## PASSAGE
____________

Another very interesting person I’ve come to know relatively well I met during my first 7am yoga class. The girl sitting next to me looked about my age and soon enough we began the usual investigational interrogation into where and what brought us to India. Based on her physical features I would have guessed she was from Ireland given her auburn hair and pale freckled complexion. Yet after she dropped a few “eh’s” it was more than apparent she hailed from my home country’s neighbor to the north, ‘Canada’. She has kind grey eyes, which rested above her petite upturned nose. Although she has small lips they carry a big north American voice that ‘is totally, like, the bomb, like you know!?’. I enjoyed speaking with her because it was nice to be reminded of the characteristic North American enthusiastic speech pattern. North Americans’ and especially North American females’ dialect is usually filled with enthusiasm, smiles, and optimism. We are easily excited and constantly breaking into loud laughter. I found speaking with her very comfortable and enjoyed the familiarity from my youth.

This familiarity also probably had to do with our similar age range and experiences. Bronwyn is twenty years old and had just made the decision to drop out of University. Yet the ‘University’ she had been attending was not to learn literary theory or scientific laws. She had been going to ‘Circus School’ in Quebec and had been involved with the circus for most of her life as an acrobat. However after years of rigorous commitment she had lost the love of performing and felt it was more of a job than joy. Thus she had given up the circus, which had been very difficult because it was such a crucial part of her ‘identity’. For her whole life she had been an acrobat, now what was she? Who was she? Speaking with her reminded me of when I had quit running and was asking the same questions. In order to answer these questions, she had chosen to return to India to volunteer at a poor local school in Nagwa. She originally fell in love with India last year when the troop she was involved with had done a series of traveling workshops through the country teaching circus performance to rural areas in India. So leaving everything behind she came here by herself at the hottest time of the year. Bronwyn is the only volunteer at a school where no one speaks English, there is no set ‘volunteer program’, and she is responsible for entertaining and controlling sixty unruly ten year olds.

____________

## SUPPLIED MATERIAL

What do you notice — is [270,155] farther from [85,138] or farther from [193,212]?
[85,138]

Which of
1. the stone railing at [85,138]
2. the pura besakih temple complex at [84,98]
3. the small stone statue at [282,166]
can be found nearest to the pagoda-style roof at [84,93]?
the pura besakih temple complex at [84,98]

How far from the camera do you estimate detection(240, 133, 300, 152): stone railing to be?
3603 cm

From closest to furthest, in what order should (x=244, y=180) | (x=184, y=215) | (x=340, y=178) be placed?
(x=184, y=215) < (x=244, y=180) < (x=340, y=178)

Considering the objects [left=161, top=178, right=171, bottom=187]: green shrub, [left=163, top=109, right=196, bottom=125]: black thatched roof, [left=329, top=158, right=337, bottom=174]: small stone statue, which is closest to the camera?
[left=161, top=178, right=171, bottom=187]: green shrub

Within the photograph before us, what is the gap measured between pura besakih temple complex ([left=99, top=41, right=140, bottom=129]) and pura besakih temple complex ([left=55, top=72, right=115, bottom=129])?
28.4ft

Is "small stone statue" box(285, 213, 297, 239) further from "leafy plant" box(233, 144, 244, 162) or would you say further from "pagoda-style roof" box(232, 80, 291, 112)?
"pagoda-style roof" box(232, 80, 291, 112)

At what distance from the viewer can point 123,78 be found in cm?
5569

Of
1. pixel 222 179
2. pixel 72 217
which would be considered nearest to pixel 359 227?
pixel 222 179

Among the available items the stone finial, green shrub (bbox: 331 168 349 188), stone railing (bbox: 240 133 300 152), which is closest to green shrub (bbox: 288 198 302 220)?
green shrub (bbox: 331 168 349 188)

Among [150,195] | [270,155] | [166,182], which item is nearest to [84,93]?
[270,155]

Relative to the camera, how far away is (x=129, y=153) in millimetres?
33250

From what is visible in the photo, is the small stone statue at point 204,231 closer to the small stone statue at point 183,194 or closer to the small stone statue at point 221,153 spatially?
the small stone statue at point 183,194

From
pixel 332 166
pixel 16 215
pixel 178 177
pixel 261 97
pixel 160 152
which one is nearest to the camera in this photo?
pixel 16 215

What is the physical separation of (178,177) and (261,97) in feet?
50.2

____________

## REQUIRED WORK
a) Pick out each line in the listing that includes the string "bbox" and copy those lines.
b) Pick up the story about the Canadian yoga classmate volunteering in India right after its last sentence and continue it.

## RESULTS IN ORDER
a)
Among the available items the stone finial, green shrub (bbox: 331 168 349 188), stone railing (bbox: 240 133 300 152), which is closest to green shrub (bbox: 288 198 302 220)?
green shrub (bbox: 331 168 349 188)

b)
I am truly impressed by her spirit. She has chosen to live with an Indian family and I rarely see her at the popular ‘foreigner hangouts’. I bump into her every now and over a chai or coffee where she continually amazes me with her stories of how she has adopted to Indian life. She dresses in traditional clothing and has begun to master Hindi (although the irony of seeing this pale red head perfectly execute the Indian head ‘wobble’ meaning yes does always bring a smile to my face). I am not sure if it is a front, but she is one of the happiest people I have met here. Unlike the dread-locked hashish abusers who find happiness through hits and highs, Bronwyn really seems to be truly happy through having ‘re-made’ herself. When I ask her about the things that personally exhaust and frustrate me to the point where I’m ready to lock myself in my room at night and escape to the fantasy world of a novel she merely shrugs. She claims to have just ‘gotten used to’ the gender bias, the cat-calls, and the stares. I find this hard to believe but perhaps the new sense of purpose and identity offered by India overrides the negative aspects. After throwing away what she has known as ‘life’ for so long it seems to me that essentially ‘becoming Indian’ has replaced the circus. She has found contentment in culture and remade herself from her period uncertainty. When I ask her how long she will stay she replied, “In all honesty I never want to leave”. Sure some people might say that she is distracting herself from her loss of identity and pretending to be something she is not. Yet, who is to say what is ‘right and wrong’ when it comes to identity fabrication. Bronwyn has shown me that there are many ways to cope with personality crisis and I think participating in social work and Indian culture is a bit more constructive than drugs or alcohol and ironically is being used for the same purpose.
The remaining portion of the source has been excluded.